▸ LIST OF TASKS:
1. Copy the passage of the motorcycle trip journal between "The ride is" and "from the glacier.", inclusive, substituting "Hotel" for "Chateau".
2. For each statement below, say whether the motorcycle trip journal agrees with it, and quote the words of the journal that decide it: (a) The campsite cost $14 CND per night plus a $5 park fee. (b) The writer met the owners of the two Honda CB900s from Colorado. (c) The temperature the writer noted on the morning of June 9 was 0 C.

▸ DOCUMENT SECTION:
After pitching a tent ($14 CND per night plus $5 park fee) I hop on my Suzuki and ride the 15 KM to Moraine Lake. The speed limit on this road was only 60 KPH and I can see why - I came around corner and was startled by a deer on the roadside. Its brown fur disguised it until I was practically on top of it.
If you've ever seen a Canadian $20 bill that was printed in the 1970s or 1980s, there's an engraving of a lake backdropped by several mountains cover with snow: that's Moraine Lake. The lakeside walk is easy and offers great views. At the far end of the lake a river of water melting from the glaciers feeds the lake. I grab a bowl of potato soup at the cafeteria and then ride the 650 over to Lake Louise.
The ride is about 15 KM. The railway runs through the valley below. In days of old holidayers would get out at the valley train station, then catch a tramline to the Lake Louise Chateau owned by CP. Now the Chateau offers easy access to some local ski slopes that are supposed to be very good. I walked along the shore of the bright emerald lake. At the far end of the Chateau there's brown silty water running into the lake from the glacier.
By this time I was a bit tired and headed back to my camp. In the Lake Louise Chateau parking lot I saw two more Harleys from Washington state and two old Honda CB900s from Colorado. I didn't see the owners.
Back in the Village I grabbed a tasty ice cream float and snapped some more photos of the Bow River. There were a few mosquitoes hanging around. Tomorrow I plan to ride to Banff in the morning and return to Lake Louise in the afternoon.

Tue., June 9, 1998:

(Lake Louise, AB -> Banff, AB and back: 130 KM)
I woke at 5:30 AM not from noisy neighbours but from cold: I was shivering. I curled up into a ball and pulled my leather jacket over my shopping bag for extra warmth. I got up my and pulled on my jacket and clothes, then walked to the shopping mart. There was a coffee shop open already so I bought a warm cup of java. I noted that the temperature was +2 C. My sleeping bag is rated to 0 C but even with a foam pad between me and the ground I still cooled off overnight. I get on my motorcycle and start riding to Banff, about 60 KM east of Lake Louise. It's cold but sunny.

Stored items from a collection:
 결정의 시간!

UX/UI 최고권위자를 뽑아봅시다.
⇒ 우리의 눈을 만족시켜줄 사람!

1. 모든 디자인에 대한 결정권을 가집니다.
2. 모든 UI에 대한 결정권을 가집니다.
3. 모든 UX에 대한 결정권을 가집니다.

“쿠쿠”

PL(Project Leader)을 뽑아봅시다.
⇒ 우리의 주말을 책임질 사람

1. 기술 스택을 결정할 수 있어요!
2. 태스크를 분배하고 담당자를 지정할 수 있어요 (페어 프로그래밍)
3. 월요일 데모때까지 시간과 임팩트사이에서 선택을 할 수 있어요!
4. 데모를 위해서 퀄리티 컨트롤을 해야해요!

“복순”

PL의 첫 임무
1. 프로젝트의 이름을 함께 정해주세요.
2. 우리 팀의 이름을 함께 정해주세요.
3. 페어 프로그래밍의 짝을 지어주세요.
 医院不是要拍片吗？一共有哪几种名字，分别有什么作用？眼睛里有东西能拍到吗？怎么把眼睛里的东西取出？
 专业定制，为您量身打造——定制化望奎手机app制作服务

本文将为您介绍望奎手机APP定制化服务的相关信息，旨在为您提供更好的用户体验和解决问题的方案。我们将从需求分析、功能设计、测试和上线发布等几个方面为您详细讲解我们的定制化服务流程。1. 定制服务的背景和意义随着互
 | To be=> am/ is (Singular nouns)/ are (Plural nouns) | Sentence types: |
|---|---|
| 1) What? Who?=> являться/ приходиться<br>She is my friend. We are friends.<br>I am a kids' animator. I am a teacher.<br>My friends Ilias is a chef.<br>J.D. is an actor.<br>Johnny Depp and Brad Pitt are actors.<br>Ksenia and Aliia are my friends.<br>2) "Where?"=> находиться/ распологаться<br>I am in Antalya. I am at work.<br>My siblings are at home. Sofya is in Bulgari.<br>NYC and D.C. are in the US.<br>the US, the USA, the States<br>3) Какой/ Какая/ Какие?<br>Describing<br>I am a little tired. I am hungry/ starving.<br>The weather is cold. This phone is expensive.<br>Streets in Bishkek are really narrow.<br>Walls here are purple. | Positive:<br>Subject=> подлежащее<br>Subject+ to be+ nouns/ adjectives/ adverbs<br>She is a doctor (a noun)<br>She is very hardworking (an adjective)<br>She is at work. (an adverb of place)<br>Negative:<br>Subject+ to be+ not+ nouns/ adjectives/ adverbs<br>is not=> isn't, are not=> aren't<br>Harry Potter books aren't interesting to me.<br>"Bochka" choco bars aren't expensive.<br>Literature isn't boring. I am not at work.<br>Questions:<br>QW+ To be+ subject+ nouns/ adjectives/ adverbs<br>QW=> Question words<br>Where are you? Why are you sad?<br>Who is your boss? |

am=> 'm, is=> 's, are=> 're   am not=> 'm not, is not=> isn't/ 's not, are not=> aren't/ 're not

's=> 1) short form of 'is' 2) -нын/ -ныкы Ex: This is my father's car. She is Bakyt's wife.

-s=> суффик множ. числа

▸ SOLUTIONS IN ORDER:
1.
The ride is about 15 KM. The railway runs through the valley below. In days of old holidayers would get out at the valley train station, then catch a tramline to the Lake Louise Hotel owned by CP. Now the Hotel offers easy access to some local ski slopes that are supposed to be very good. I walked along the shore of the bright emerald lake. At the far end of the Hotel there's brown silty water running into the lake from the glacier.

2.
(a) Yes: "$14 CND per night plus $5 park fee"
(b) No: "I didn't see the owners."
(c) No: "I noted that the temperature was +2 C."